In de regel wordt aangenomen dat ict min of meer verantwoordelijk is voor de opgaande fase in de jaren negentig. De diffusiesnelheid
van e-mail en internet was verbluffend. Zou het effect hiervan dan ook niet sneller uitgewerkt zijn? Alleen bedrijven geleid door
bejaarden, of digibeten werken nog niet met ict. De ict-sector zelf zit in een destructief selectieproces. Innovatie op dit gebied zal
voornamelijk voortborduren op wat al bestaat (bijvoorbeeld umts). Andere innovatie, zoals biovoedsel, lijkt bovendien nog geen nieuwe
markten en welvaart te gaan creëren.
Als inderdaad de Kondratieff uitgeraasd is, en dit heeft een identieke werking op de overheidsfinanciën als in de jaren zeventig, dient
schraalhans keukenmeester te worden. Morrelen aan de budgettaire discipline is uit den boze.

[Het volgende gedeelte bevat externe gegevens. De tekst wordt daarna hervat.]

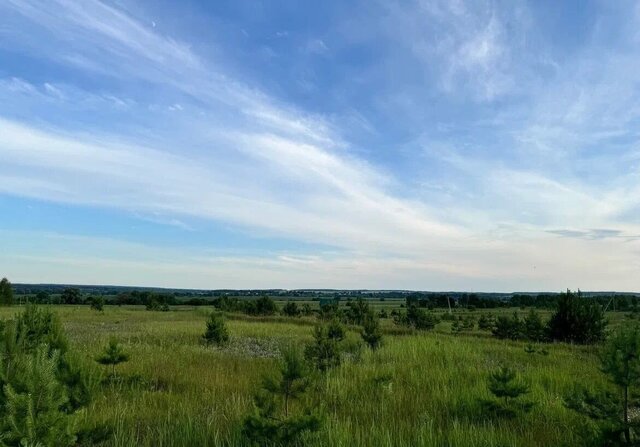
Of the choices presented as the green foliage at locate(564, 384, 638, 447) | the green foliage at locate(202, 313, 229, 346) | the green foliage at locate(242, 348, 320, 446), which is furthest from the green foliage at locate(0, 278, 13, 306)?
the green foliage at locate(564, 384, 638, 447)

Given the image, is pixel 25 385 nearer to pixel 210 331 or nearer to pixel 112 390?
pixel 112 390

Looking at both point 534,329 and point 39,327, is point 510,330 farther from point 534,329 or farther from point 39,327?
point 39,327

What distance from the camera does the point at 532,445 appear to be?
5207 millimetres

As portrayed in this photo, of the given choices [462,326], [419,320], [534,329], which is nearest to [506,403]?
[534,329]

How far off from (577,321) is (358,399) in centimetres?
1835

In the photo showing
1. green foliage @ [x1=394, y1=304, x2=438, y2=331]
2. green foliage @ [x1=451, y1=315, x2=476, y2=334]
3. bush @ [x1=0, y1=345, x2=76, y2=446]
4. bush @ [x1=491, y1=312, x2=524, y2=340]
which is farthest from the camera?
green foliage @ [x1=394, y1=304, x2=438, y2=331]

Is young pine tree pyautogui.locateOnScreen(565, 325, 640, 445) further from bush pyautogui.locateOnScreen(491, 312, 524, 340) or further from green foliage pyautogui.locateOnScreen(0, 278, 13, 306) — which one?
green foliage pyautogui.locateOnScreen(0, 278, 13, 306)

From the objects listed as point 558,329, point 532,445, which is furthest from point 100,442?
point 558,329

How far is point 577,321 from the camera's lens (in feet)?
72.2

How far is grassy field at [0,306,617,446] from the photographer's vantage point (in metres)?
5.14

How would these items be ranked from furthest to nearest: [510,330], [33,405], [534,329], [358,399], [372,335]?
[510,330] < [534,329] < [372,335] < [358,399] < [33,405]

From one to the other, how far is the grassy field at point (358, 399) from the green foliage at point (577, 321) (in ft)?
31.2

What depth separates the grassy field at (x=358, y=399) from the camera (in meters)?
5.14

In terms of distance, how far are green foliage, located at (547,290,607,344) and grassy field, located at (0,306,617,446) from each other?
31.2ft
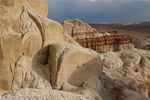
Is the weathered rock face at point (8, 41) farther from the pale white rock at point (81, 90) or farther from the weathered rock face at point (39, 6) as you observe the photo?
the pale white rock at point (81, 90)

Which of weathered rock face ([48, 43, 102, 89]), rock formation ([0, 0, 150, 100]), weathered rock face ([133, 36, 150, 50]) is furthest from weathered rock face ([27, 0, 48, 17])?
weathered rock face ([133, 36, 150, 50])

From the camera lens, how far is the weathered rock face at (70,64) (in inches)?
220

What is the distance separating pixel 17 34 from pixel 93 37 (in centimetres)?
1899

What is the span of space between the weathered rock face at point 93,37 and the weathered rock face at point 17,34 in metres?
15.9

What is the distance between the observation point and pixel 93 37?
23.9 m

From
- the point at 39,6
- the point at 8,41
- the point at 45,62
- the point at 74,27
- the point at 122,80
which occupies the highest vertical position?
the point at 74,27

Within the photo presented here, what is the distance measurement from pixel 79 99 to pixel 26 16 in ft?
12.2

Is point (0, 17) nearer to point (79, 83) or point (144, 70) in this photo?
point (79, 83)

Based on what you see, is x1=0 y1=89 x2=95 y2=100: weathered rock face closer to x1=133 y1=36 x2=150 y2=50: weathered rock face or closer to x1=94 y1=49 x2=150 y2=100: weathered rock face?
x1=94 y1=49 x2=150 y2=100: weathered rock face

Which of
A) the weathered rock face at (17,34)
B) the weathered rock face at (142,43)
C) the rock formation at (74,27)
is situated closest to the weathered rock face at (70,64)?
the weathered rock face at (17,34)

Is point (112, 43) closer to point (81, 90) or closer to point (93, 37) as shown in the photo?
point (93, 37)

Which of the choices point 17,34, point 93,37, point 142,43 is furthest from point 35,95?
point 142,43

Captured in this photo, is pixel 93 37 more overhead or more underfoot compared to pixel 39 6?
more underfoot

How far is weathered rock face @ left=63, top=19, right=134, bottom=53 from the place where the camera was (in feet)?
75.2
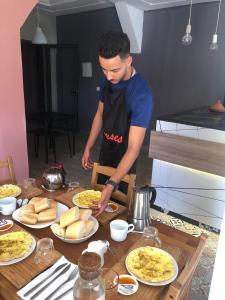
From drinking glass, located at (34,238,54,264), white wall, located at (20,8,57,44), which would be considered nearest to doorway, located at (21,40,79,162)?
white wall, located at (20,8,57,44)

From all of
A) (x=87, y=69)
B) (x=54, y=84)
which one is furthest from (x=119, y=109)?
(x=54, y=84)

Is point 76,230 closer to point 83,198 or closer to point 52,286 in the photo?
point 52,286

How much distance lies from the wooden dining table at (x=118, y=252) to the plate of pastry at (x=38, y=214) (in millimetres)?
27

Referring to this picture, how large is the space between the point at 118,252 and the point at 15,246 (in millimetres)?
382

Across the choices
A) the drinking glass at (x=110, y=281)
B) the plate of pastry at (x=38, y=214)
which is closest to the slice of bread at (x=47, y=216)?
the plate of pastry at (x=38, y=214)

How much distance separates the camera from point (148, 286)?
79 cm

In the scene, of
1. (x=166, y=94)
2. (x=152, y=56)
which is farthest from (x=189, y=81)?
(x=152, y=56)

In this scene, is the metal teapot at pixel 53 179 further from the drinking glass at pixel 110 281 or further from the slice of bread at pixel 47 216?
the drinking glass at pixel 110 281

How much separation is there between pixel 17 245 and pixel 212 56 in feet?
11.3

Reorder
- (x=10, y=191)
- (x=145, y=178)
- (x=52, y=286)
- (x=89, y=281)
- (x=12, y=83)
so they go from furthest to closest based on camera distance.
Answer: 1. (x=145, y=178)
2. (x=12, y=83)
3. (x=10, y=191)
4. (x=52, y=286)
5. (x=89, y=281)

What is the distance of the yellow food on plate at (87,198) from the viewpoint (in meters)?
1.23

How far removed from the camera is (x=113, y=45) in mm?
1175

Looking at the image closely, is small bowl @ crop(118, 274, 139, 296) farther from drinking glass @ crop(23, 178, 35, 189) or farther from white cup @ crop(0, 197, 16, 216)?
drinking glass @ crop(23, 178, 35, 189)

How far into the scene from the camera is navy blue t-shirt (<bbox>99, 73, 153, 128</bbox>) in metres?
1.36
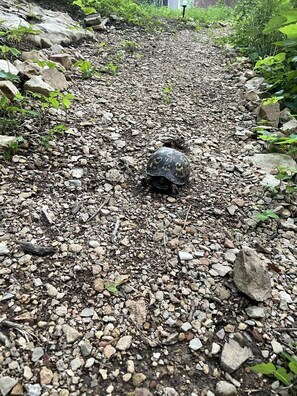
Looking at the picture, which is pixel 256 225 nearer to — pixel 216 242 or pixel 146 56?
pixel 216 242

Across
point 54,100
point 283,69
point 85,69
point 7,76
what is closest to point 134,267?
point 54,100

Zou lastenverlichting met het oog op de kwakkelende conjunctuur opportuun zijn? Enerzijds wel; het zou de overheidsfinanciën minder
gevoelig maken voor conjunctuur. Lastenverlichting zou echter ten koste gaan van het aflossen op de staatsschuld. Bij alle ambities is
het gevaar van voortdurende tegenvallers reëel. De Nederlandse kiezer is niet verwend maar moet wel uitkijken voor een financiële draai
om de oren

1 Zie The Economist van 4 mei, en het commentaar erop in NRC Handelsblad van 3 mei.
2 F.J.H. Don, Het Nederlandse groeipotentieel tot 2006, ESB,
3 A.H. Kleinknecht, De vijfde van Kondratieff, ESB, 3 maart 2000, blz. 171.